TASK GOAL:
Extract every line of the material below verbatim, omitting the pictures from your answer.

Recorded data
=====
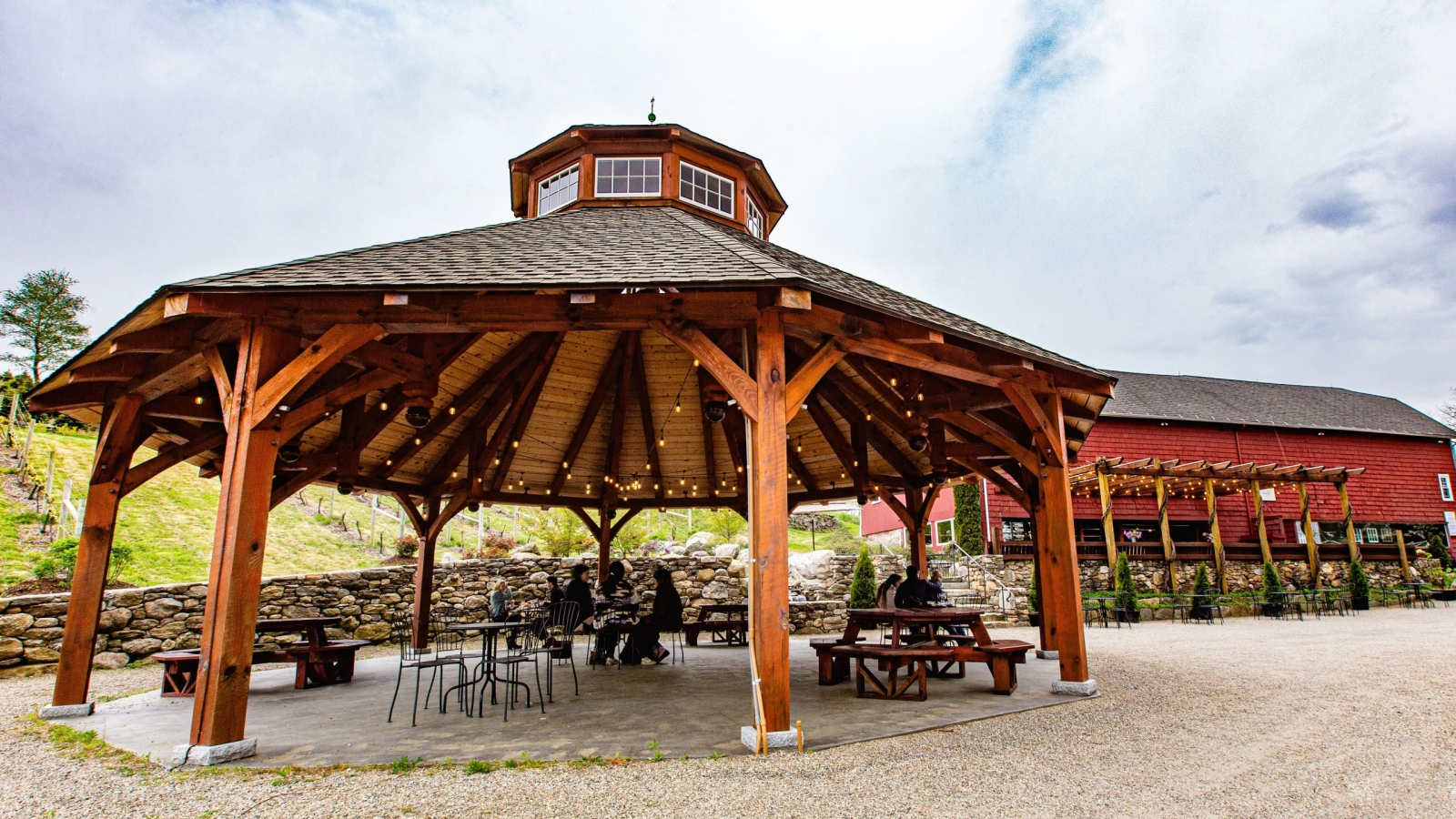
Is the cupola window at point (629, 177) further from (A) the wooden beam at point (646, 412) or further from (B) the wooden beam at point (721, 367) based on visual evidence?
(B) the wooden beam at point (721, 367)

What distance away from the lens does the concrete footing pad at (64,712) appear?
6.38m

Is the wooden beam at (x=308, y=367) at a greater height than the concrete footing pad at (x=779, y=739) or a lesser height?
greater

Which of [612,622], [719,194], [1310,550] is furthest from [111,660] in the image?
[1310,550]

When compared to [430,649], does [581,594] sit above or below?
above

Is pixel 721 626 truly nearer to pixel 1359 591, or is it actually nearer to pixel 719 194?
pixel 719 194

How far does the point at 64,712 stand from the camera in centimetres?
640

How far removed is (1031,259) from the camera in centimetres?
5428

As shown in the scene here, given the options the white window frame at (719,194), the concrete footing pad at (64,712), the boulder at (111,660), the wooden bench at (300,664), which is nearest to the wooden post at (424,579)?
the wooden bench at (300,664)

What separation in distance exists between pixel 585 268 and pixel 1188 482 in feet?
73.5

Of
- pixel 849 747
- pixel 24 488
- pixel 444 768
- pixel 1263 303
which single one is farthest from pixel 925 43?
pixel 1263 303

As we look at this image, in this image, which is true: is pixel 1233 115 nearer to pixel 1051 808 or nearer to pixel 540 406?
pixel 540 406

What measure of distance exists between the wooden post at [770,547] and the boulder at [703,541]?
59.0ft

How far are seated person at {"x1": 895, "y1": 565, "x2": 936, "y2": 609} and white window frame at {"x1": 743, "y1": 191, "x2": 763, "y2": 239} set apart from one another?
5.37 m

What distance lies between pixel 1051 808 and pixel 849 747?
149cm
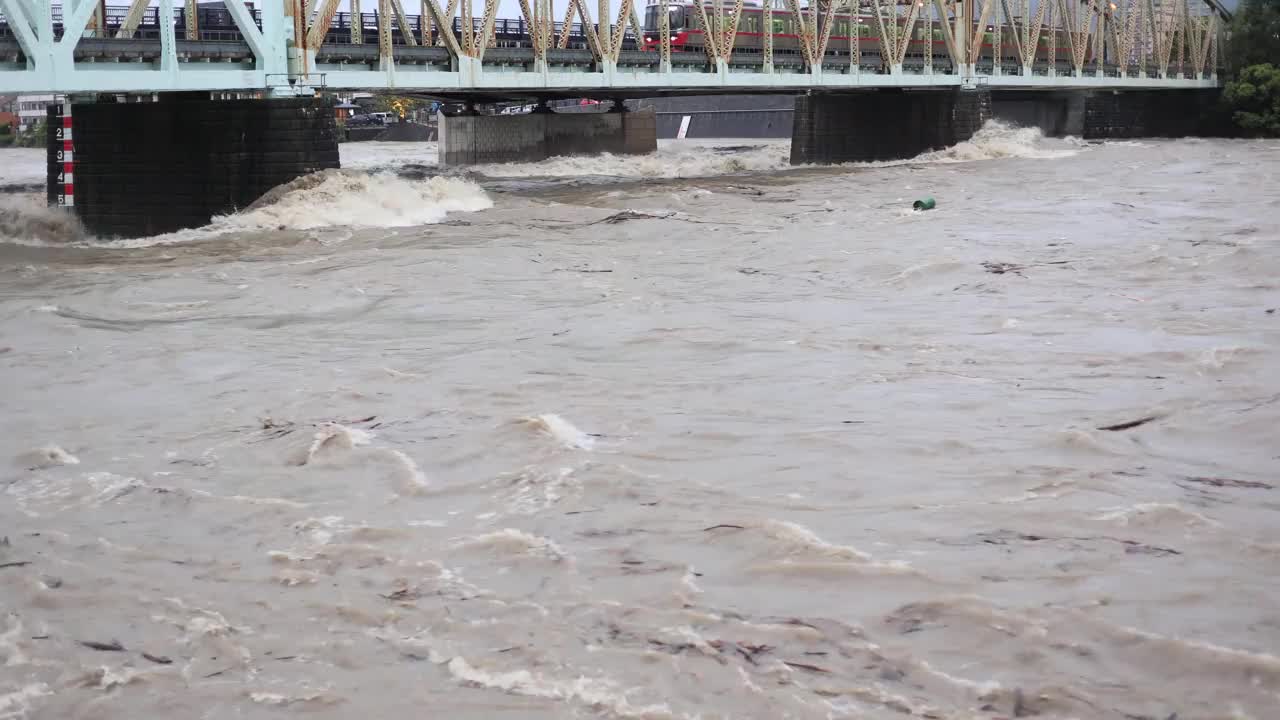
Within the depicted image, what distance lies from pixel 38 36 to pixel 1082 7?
193 feet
=====
ANSWER IN FULL:
Is the cupola window at point (629, 177) further from (A) the wooden beam at point (646, 412) or further from (B) the wooden beam at point (721, 367) based on visual evidence?
(B) the wooden beam at point (721, 367)

What distance away from the lens does the concrete footing pad at (64,712) appear?
6.38m

Is the wooden beam at (x=308, y=367) at a greater height than the concrete footing pad at (x=779, y=739) or a lesser height?
greater

Which of [612,622], [719,194], [1310,550] is furthest from [111,660] in the image?
[1310,550]

When compared to [430,649], does [581,594] sit above or below?
above

Is pixel 721 626 truly nearer to pixel 1359 591, or is it actually nearer to pixel 719 194?
pixel 719 194

How far does the point at 64,712 stand from the camera in centimetres?
640

How far removed is (1031,259) from the camera in centimetres?
5428

As shown in the scene here, given the options the white window frame at (719,194), the concrete footing pad at (64,712), the boulder at (111,660), the wooden bench at (300,664), which is nearest to the wooden post at (424,579)?
the wooden bench at (300,664)

What separation in distance exists between pixel 585 268 and pixel 1188 482 in feet?
73.5

Of
- pixel 849 747
- pixel 24 488
- pixel 444 768
- pixel 1263 303
which single one is farthest from pixel 925 43?
pixel 1263 303

As we look at this image, in this image, which is true: is pixel 1233 115 nearer to pixel 1051 808 or nearer to pixel 540 406?
pixel 540 406

What measure of distance exists between the wooden post at [770,547] and the boulder at [703,541]?
59.0ft

How far are seated person at {"x1": 895, "y1": 565, "x2": 936, "y2": 609} and white window frame at {"x1": 743, "y1": 191, "x2": 763, "y2": 239} set apart from one another?
5.37 m

What distance lies between pixel 1051 808 and pixel 849 747?
149cm
Within the depicted image, what distance lies from pixel 38 36 to pixel 1082 7?
193 feet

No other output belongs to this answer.